If you or someone you know is in danger or needs immediate help, call 911.

If your friend or colleague has experienced sexual violence and/or sexual harassment, here are some ways you can be supportive:

  • Let them know university resources are available:
  • If your friend is a student, faculty, or staff member, let them know that help is available for confidential support and guidance.
  • Listen. Offer support and compassion. Be patient and try to avoid interrupting them or making statements that may be judgmental.
  • Don’t ask for details about what happened or why it happened. Let your friend share what they are comfortable sharing. Avoid questions that suggest blame.
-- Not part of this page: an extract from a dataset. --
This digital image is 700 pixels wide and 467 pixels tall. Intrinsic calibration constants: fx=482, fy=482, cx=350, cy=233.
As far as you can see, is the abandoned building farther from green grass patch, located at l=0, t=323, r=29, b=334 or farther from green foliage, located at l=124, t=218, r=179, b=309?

  • Challenge statements of self-blame. Let your friend know the responsibility for the violence or harassment does not lie with your friend, regardless of what they did leading up to, during, or after what happened.
  • If your friend wants to seek medical attention or report the incident, offer to accompany that person to the hospital, police station, campus security, etc.
  • Ask how you can help.
  • Respect your friend's privacy. Do not tell others about your friend's incident or reveal any names or details, without permission.
  • Take care of yourself. Supporting a friend who has experienced sexual violence and/or harassment can be a very emotional and challenging experience. Pay attention to your needs — this could mean setting boundaries, spending time on activities you enjoy, or talking to a friend or counselor if needed.